Step 7: Integrate into the Automated Pipeline
Update the Submit PDF Extraction Action
Modify the Flow Designer action to classify attachments and call the appropriate method:
// Inside the action script:
var fileType = "" + gr.file_type;
var dp = new YOUR_SCOPE.DocumentProcessor();

if (fileType === "pdf") {
// Combined text + barcode extraction
eccId = dp.submitFullExtraction("" + gr.sys_id);
} else if (fileType === "image") {
// Image barcode scan only
eccId = dp.submitImageBarcodeScan("" + gr.sys_id);
}
Update the Process PDF Result Action
Handle both PDF and image results:
if (fileType === "pdf") {
// Result has both text and barcodes
var barcodeData = result.barcodes || null;
var records = dp.parseExtractedText(result.text.fullText, barcodeData);
dp.insertRecords(records, emailSysId, fileName);
} else if (fileType === "image") {
// Result has barcodes only
if (result.barcodes && result.barcodes.length > 0) {
for (var b = 0; b < result.barcodes.length; b++) {
// Create record with GTIN from barcode
var gr = new GlideRecord("your_target_table");
gr.initialize();
gr.gtin_number = result.barcodes[b].text;
gr.source_file = fileName;
gr.insert();
}
}
}

Troubleshooting
Problem Solution
No barcode found at 300 DPI Increase to 600 DPI. Small or thin-bar barcodes need higher pixel resolution for ZXing to decode.
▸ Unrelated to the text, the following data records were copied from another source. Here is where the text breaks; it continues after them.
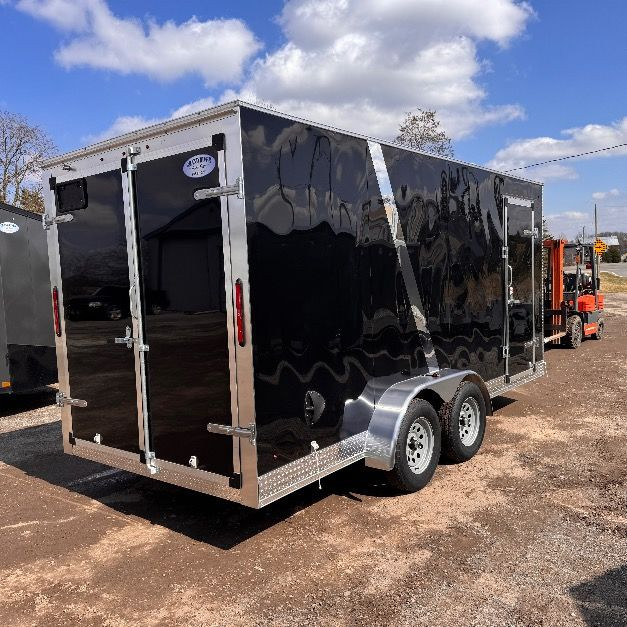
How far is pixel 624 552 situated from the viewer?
3686mm

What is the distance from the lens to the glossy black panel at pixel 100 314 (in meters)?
4.06

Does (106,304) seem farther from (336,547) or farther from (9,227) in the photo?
(9,227)

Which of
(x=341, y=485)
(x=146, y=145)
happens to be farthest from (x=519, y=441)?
(x=146, y=145)

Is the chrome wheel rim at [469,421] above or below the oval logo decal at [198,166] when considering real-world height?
below

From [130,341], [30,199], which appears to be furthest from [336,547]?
[30,199]

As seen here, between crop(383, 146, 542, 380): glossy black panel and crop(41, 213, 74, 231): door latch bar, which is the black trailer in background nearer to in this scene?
crop(41, 213, 74, 231): door latch bar

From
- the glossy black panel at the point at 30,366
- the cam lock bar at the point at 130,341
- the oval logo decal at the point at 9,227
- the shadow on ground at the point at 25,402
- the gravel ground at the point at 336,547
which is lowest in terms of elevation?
the gravel ground at the point at 336,547

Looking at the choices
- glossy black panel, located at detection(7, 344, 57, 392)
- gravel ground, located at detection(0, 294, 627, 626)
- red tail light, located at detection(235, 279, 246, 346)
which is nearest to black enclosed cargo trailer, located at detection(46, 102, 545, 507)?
red tail light, located at detection(235, 279, 246, 346)

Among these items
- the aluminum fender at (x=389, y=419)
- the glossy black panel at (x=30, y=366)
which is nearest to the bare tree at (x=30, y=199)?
the glossy black panel at (x=30, y=366)

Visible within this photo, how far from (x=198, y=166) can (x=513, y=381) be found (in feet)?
14.7

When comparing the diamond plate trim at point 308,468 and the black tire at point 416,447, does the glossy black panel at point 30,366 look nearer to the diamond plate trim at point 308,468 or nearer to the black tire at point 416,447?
Answer: the diamond plate trim at point 308,468

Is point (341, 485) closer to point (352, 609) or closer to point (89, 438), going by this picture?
point (352, 609)

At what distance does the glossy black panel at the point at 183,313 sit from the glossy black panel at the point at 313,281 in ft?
0.80

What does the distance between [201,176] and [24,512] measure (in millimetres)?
3172
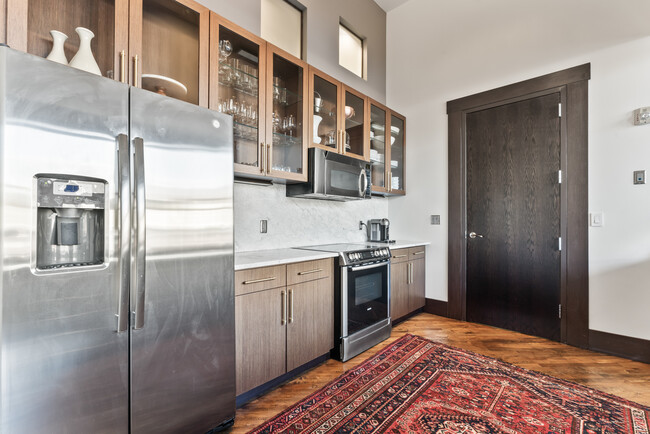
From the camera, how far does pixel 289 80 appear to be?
8.20 ft

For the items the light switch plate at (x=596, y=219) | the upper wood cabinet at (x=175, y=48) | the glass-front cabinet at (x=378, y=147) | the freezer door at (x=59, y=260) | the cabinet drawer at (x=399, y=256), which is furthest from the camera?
the glass-front cabinet at (x=378, y=147)

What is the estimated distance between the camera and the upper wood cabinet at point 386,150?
3.41 metres

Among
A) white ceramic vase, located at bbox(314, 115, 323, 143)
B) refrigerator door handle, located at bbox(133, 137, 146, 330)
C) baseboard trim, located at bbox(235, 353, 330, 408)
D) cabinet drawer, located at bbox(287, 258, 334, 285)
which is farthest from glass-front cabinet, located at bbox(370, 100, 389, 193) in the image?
refrigerator door handle, located at bbox(133, 137, 146, 330)

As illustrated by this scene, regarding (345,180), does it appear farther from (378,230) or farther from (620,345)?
(620,345)

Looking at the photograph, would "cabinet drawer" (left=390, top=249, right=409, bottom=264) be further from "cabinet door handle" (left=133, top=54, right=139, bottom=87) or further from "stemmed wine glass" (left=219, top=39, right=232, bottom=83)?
"cabinet door handle" (left=133, top=54, right=139, bottom=87)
ClassNotFound: BufferedImageLuminanceSource Missing javase-3.5.3.jar. This JAR provides the bridge between Java images and ZXing.
PDFRenderer is not a function PDFBox JAR was deleted by FileSync. Re-register in ecc_agent_jar and restart MID.
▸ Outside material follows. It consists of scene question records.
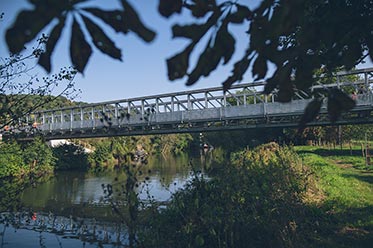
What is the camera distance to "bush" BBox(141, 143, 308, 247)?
502 centimetres

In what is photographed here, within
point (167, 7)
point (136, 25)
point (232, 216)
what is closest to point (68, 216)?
point (232, 216)

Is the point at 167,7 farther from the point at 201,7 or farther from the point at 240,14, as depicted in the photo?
the point at 240,14

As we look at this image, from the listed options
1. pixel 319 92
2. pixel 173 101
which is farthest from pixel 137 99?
pixel 319 92

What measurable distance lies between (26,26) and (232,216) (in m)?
4.49

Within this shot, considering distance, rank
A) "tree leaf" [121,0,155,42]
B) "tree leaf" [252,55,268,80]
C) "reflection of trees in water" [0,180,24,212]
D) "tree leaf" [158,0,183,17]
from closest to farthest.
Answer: "tree leaf" [121,0,155,42] < "tree leaf" [158,0,183,17] < "tree leaf" [252,55,268,80] < "reflection of trees in water" [0,180,24,212]

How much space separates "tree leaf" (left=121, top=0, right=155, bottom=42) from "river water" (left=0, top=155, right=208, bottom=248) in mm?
2824

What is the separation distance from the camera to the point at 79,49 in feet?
3.87

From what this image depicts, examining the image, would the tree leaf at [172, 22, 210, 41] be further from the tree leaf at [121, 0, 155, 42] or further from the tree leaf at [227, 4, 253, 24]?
the tree leaf at [121, 0, 155, 42]

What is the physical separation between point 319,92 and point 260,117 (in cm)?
2495

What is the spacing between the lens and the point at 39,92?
4.77m

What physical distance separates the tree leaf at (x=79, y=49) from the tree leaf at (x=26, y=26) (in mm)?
187

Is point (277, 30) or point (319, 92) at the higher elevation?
point (277, 30)

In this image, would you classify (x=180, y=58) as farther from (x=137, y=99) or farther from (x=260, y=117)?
(x=137, y=99)

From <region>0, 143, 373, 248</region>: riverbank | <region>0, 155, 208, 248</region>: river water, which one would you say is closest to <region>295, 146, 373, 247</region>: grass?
<region>0, 143, 373, 248</region>: riverbank
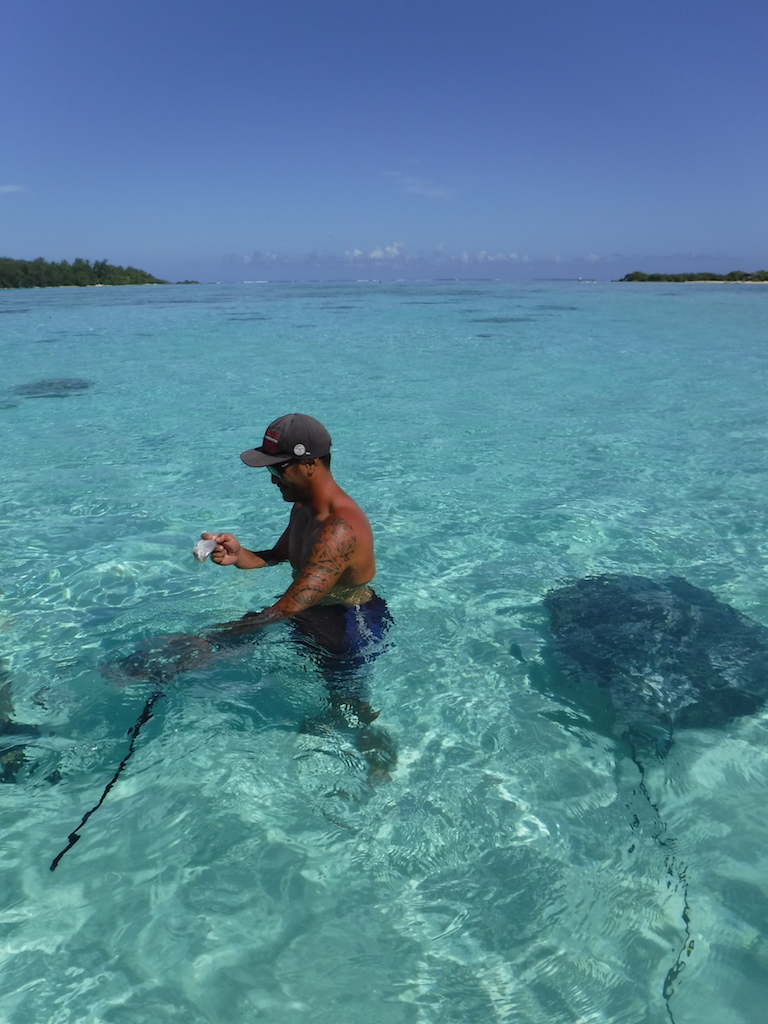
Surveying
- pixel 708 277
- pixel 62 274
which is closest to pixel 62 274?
pixel 62 274

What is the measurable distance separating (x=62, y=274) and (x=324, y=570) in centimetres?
10922

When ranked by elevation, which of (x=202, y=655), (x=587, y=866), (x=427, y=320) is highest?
(x=427, y=320)

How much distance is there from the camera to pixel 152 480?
855 centimetres

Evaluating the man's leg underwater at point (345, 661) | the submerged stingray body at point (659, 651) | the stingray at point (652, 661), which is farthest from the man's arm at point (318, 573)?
the submerged stingray body at point (659, 651)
NotFoundException from ZXing No barcode detected in image. Normal for pages without barcodes. Wrapped in try/catch per page.
Only one barcode found per page Using MultiFormatReader.decode() which returns first match. Use GenericMultipleBarcodeReader.decodeMultiple() instead.
Wrong barcode format detected Restrict POSSIBLE_FORMATS hint to only the formats you expect. Fewer formats = faster and more accurate.
GTIN not matching to records Check serial number format. Prefix matching assumes format like '8346-101219' where first segment is the lookup key.
Large PDF times out Rendering at 600 DPI is memory-intensive. For 50+ page PDFs, process specific pages or reduce DPI to 400.
Image barcode works but PDF barcode fails PDF rendering issue. Check that PDFBox can render the page: try text extraction first to verify the PDF loads.

Key Takeaways
1. DPI is everything: 300 DPI fails. 600 DPI works. This single setting is the difference between barcode detection working and not working on PDF documents.
2. Use GenericMultipleBarcodeReader: The basic MultiFormatReader.decode() only finds the first barcode per image. Real documents often have multiple barcodes per page.
3. TRY_HARDER matters: This hint tells ZXing to spend more time analyzing the image. It catches barcodes that are slightly rotated, partially occluded, or low contrast.
4. GTIN correlation via serial prefix: The most valuable non-obvious insight. Barcode GTIN values can be automatically matched to the correct line item by searching for the serial number’s first segment within the GTIN string.
5. Combined extraction saves round-trips: Running text extraction and barcode scanning in a single MID Server probe call halves the ECC Queue traffic and wait time.
6. Image vs PDF is a routing decision: PNG/JPG images go directly to ZXing. PDFs go through PDFBox rendering first, then ZXing. Your Flow Designer action should classify and route accordingly.